>>>

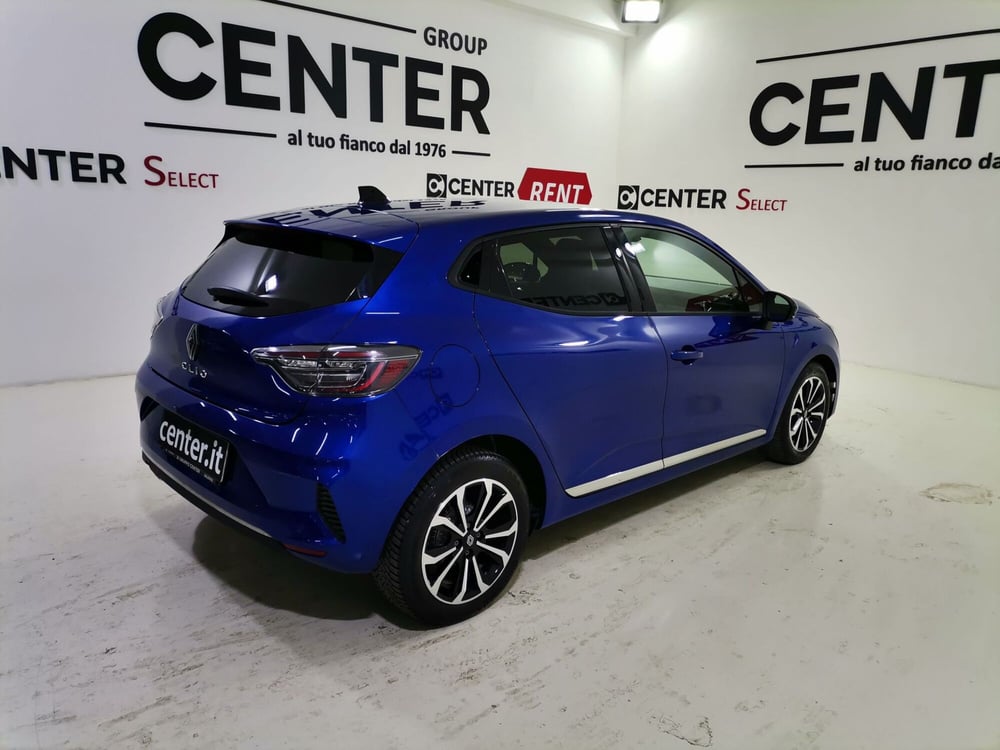 Renault Clio usata a Salerno (6)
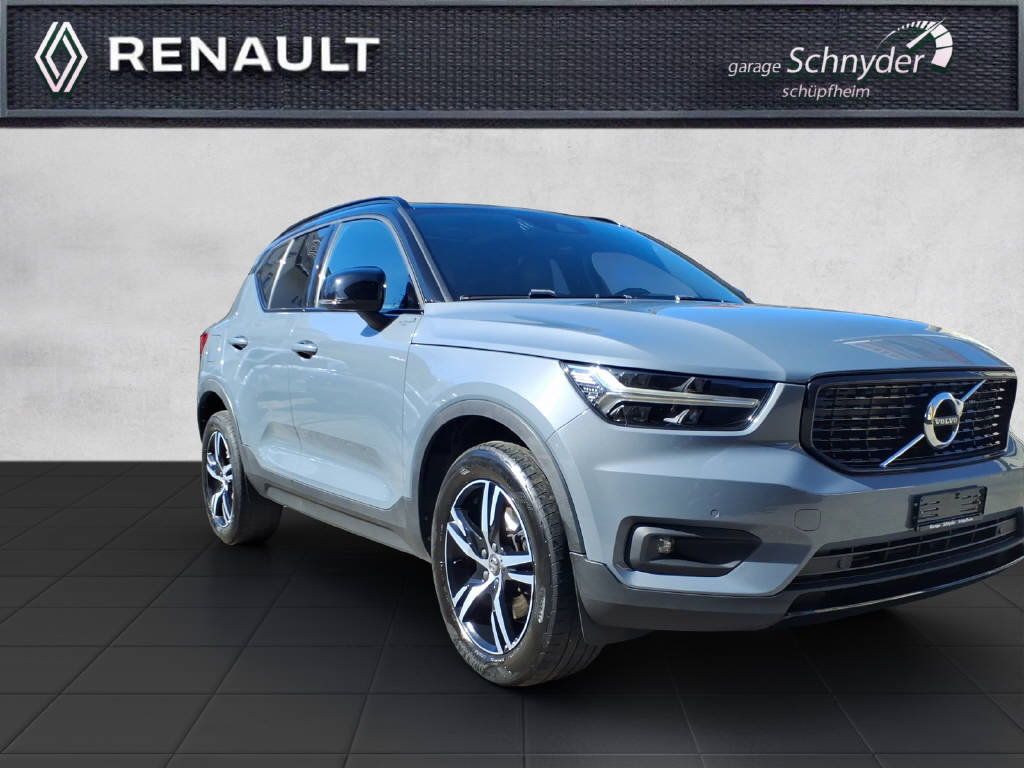 VOLVO XC40 2.0 D4 R-Design AWD, Diesel, Occasion / Utilisé, Automatique - 5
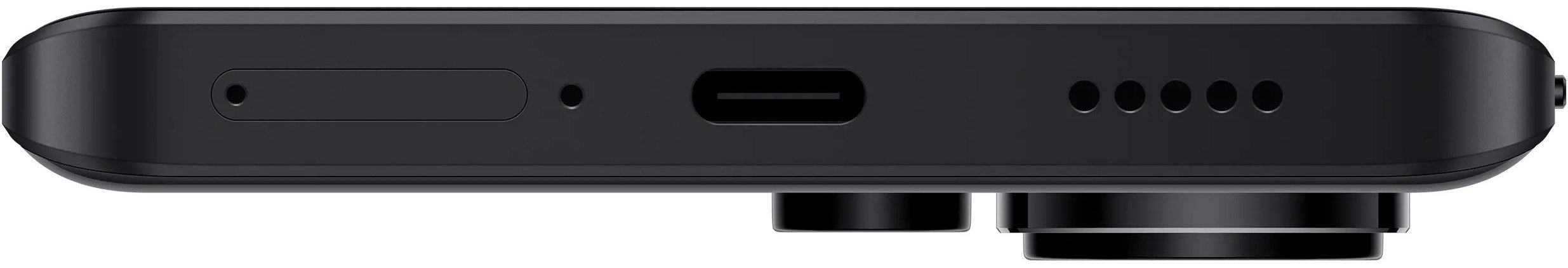 Смартфон Xiaomi Redmi Note 13 Pro+ 5G 8/256GB Midnight Black
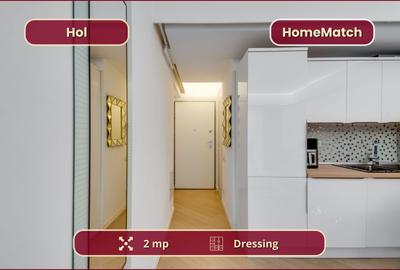 Cortina North || 2 camere || Finisaje de lux || Piscină || Comision 0% - 9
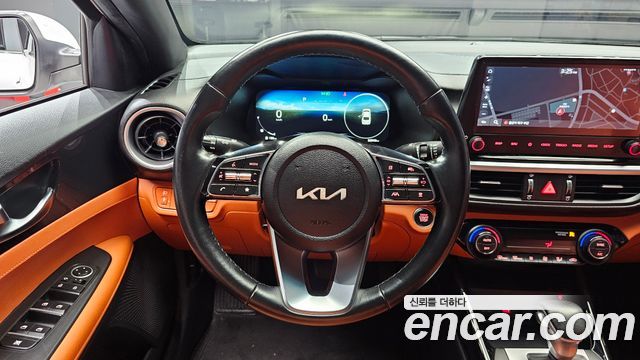 Kia K3 (II) 1.6 Noblesse 2022 — фото 13
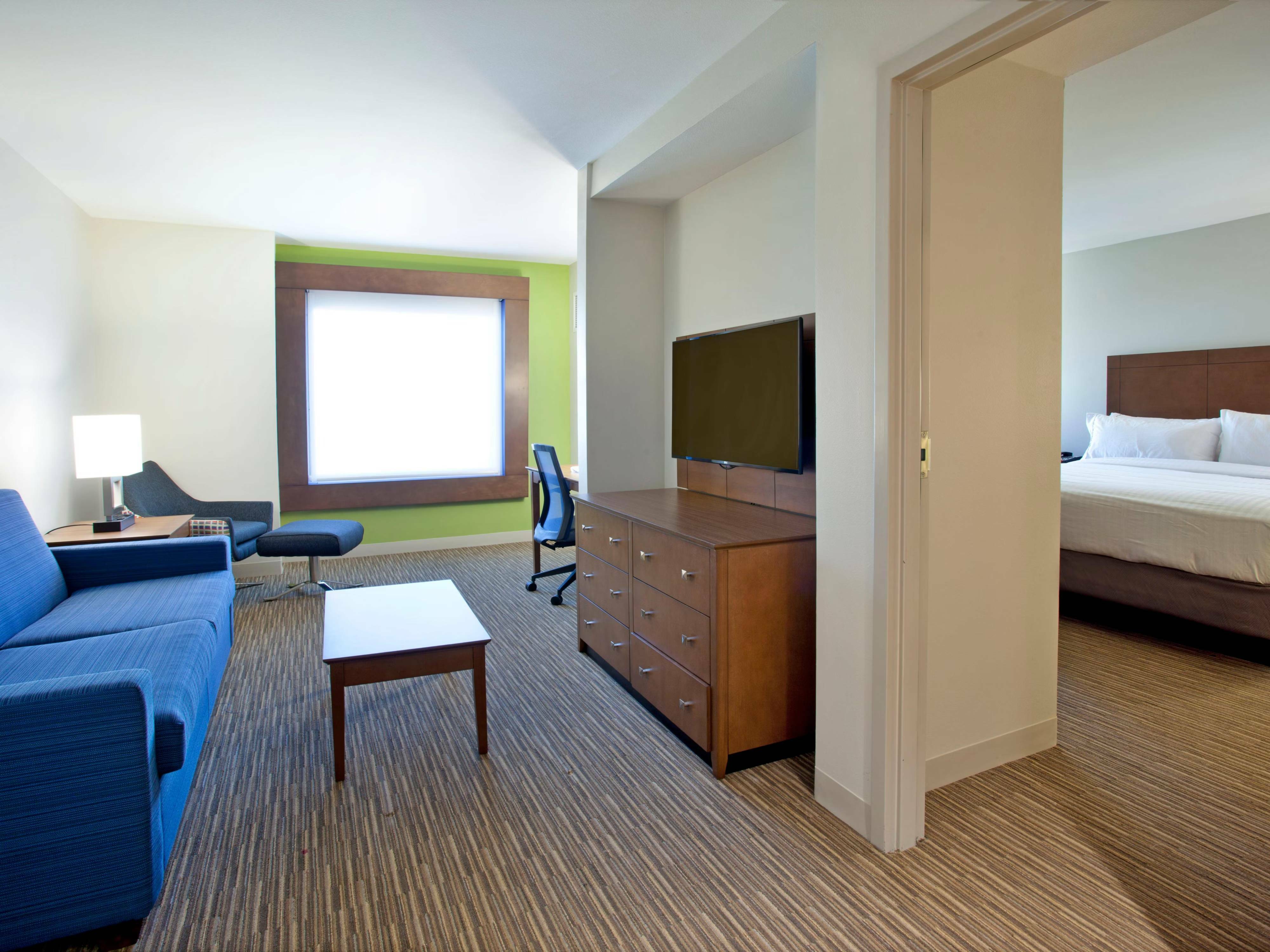Photo of Holiday Inn Express & Suites Austin Downtown - University, Austin, TX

<<<

Work to be completed: Type out all the records verbatim, minus images.

Answer area:
 Renault Clio usata a Salerno (6)
 VOLVO XC40 2.0 D4 R-Design AWD, Diesel, Occasion / Utilisé, Automatique - 5
 Смартфон Xiaomi Redmi Note 13 Pro+ 5G 8/256GB Midnight Black
 Cortina North || 2 camere || Finisaje de lux || Piscină || Comision 0% - 9
 Kia K3 (II) 1.6 Noblesse 2022 — фото 13
Photo of Holiday Inn Express & Suites Austin Downtown - University, Austin, TX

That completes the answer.